The second is our work on Transition Pathways for Sustainable Infrastructure to achieve climate targets and SDGs, which consists of research into how governments are developing infrastructure to meet these goals as well as broad consultations with the public and private sectors to support the achievement of these objectives. A headline finding of this work is that G20 economies will invest $11.5trn in infrastructure aligned to the climate transition and SDGs between 2020 and 2030, and it will focus on 15 broad transition pathways.

The team also continues to include analyses of green investment in our Infrastructure Monitor report on private investment in infrastructure.
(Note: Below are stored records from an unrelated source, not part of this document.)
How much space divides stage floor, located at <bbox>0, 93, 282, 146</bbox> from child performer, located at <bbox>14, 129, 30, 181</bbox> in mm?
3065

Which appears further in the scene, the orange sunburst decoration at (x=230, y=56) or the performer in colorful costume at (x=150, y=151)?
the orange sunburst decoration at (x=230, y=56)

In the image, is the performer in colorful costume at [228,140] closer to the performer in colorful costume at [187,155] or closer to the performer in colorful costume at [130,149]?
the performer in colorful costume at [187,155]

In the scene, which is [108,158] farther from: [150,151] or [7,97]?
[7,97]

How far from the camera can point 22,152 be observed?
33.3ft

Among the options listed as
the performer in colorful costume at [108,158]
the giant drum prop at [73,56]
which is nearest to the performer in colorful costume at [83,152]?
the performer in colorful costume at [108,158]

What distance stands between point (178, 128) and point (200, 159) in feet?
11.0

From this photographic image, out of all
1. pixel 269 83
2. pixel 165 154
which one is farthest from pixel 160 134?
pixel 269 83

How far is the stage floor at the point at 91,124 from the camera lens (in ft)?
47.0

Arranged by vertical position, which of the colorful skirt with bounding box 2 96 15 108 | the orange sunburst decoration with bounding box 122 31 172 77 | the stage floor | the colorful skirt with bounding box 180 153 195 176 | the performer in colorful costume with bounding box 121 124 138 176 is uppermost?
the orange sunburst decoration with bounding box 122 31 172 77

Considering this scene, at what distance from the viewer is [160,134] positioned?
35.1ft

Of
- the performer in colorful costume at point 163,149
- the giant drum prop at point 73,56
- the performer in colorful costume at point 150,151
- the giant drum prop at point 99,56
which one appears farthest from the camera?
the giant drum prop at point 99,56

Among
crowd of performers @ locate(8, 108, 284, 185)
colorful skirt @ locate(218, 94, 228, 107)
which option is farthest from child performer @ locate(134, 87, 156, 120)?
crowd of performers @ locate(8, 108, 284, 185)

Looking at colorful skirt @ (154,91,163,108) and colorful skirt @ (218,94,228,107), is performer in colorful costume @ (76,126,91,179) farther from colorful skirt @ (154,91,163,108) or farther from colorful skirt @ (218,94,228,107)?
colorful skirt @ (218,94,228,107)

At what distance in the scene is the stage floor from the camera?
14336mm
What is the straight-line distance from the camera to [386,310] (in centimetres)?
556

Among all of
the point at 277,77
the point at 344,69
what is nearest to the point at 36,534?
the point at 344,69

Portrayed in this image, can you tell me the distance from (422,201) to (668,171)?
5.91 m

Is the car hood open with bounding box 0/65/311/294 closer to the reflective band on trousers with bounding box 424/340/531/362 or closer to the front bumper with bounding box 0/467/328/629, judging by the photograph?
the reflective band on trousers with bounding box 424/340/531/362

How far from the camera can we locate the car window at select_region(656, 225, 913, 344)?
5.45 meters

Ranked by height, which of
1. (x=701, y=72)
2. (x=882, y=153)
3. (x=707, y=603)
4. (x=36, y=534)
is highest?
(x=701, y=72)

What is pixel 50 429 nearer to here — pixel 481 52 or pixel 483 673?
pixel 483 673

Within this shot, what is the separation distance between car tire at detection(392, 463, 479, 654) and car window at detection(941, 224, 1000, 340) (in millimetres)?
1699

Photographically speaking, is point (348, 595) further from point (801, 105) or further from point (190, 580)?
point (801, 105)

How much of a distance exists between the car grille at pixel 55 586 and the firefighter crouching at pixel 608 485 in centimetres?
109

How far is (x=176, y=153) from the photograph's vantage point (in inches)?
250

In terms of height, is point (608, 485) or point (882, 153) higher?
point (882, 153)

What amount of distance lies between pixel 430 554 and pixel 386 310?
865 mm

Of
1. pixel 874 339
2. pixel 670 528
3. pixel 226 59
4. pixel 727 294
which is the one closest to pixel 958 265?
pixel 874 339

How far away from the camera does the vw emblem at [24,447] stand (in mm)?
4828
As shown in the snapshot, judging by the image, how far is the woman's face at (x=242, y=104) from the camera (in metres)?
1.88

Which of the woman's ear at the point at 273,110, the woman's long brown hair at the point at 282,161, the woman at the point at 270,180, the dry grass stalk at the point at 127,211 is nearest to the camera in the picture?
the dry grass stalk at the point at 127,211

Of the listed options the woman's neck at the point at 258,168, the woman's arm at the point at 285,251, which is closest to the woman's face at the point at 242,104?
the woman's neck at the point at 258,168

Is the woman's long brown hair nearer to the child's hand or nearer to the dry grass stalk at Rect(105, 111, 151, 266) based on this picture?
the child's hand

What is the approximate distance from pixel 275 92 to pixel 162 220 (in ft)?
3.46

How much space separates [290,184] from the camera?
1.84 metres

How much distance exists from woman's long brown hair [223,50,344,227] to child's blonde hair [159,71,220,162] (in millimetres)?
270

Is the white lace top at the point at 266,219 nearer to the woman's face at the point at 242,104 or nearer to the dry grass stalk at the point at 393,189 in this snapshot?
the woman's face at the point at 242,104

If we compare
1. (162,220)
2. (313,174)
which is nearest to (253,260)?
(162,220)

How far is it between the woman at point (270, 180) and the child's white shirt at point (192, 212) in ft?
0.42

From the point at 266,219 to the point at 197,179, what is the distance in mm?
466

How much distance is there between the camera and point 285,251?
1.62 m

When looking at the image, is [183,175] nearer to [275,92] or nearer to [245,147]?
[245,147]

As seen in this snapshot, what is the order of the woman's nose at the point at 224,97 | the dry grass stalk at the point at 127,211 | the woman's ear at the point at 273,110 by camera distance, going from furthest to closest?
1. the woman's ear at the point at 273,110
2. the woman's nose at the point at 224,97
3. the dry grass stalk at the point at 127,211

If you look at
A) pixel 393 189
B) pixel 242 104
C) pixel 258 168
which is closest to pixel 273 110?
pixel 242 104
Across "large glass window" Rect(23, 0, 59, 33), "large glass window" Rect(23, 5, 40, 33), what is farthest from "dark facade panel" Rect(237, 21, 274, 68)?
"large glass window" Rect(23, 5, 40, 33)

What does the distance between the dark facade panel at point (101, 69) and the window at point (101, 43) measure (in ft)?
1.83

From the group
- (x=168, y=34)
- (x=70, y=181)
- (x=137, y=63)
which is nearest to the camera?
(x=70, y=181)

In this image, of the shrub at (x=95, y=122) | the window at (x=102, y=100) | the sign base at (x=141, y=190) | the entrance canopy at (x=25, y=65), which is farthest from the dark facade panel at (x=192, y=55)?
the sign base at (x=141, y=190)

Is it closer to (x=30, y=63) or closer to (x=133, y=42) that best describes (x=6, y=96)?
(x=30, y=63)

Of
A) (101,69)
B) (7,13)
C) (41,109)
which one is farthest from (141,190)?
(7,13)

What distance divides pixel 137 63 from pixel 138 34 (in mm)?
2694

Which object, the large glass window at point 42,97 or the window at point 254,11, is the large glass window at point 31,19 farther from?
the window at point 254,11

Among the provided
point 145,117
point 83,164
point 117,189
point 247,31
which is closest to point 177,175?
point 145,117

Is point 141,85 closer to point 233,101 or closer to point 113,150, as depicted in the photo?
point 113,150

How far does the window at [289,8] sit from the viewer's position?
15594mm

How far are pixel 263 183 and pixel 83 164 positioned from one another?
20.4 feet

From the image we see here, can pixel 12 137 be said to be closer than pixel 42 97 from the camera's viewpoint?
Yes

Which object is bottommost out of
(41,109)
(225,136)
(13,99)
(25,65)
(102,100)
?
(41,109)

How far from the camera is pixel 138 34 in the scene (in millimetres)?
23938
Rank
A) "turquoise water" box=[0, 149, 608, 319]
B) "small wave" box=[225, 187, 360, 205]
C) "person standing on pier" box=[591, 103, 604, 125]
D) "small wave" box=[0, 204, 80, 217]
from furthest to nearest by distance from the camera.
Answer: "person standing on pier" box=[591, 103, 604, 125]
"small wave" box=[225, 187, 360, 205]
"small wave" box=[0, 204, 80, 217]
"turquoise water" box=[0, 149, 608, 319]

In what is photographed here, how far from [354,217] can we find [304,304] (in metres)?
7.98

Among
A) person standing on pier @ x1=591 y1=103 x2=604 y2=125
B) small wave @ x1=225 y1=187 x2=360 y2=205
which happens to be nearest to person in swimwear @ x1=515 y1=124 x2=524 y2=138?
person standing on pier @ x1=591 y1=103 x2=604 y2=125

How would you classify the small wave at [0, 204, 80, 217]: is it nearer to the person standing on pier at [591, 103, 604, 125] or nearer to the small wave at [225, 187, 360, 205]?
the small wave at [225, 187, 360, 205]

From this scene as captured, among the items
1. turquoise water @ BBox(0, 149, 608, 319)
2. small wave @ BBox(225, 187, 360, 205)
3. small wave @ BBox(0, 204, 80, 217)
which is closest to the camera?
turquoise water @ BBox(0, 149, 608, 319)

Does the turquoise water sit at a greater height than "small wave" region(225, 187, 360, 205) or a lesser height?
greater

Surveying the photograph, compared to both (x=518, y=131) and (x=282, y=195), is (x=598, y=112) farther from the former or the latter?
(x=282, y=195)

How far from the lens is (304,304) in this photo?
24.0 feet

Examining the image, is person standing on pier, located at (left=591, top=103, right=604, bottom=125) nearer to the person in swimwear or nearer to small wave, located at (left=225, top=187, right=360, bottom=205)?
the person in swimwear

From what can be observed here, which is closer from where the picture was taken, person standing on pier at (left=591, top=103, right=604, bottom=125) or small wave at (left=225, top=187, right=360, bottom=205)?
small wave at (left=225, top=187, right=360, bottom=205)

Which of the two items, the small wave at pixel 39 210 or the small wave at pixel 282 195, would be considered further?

The most recent report found ‘green’ private investment reached a record high, but more private investment is needed – particularly outside renewables, as noted above – for the green transition.

What’s the one trend that infrastructure leaders need to be alert to in the coming years?

It’s difficult to choose just one, as so many are inter-related. But really, everyone should realise that private investment in infrastructure has been mostly flat for eight years, and there are a few things coming up that could boost it, and a few things that could drive it down further.

The MDB reforms being considered as part of the Capital Adequacy Frameworks review are key, given the role of MDBs in helping attract private capital and acting as financiers of infrastructure in middle- and low-income countries. But these reforms are not enough on their own. Globally, we need reforms that focus on strengthening the enabling environment, and this is true in advanced economies as well as in EMDEs.

Better and more project preparation has great potential to increase private participation, but there has been very little progress in improving project preparation, despite it being a focus for many years. More than 300 project preparation facilities exist in emerging markets, but still very few projects are getting prepared. It’s time for a rethink and a reset.

The other item that is important to mention is the impact of the Basel Framework not distinctly recognising infrastructure as an asset class. Basel III creates an unfavourable regulatory environment for infrastructure that puts us at risk of missing critical debt providers, especially in middle- and low-income countries where capital markets are typically weak. Basel IV will reinforce and accelerate this trend. The GI Hub is working with a coalition of globally leading banks to advise on this issue and develop proposals to submit to the G20 and regulators.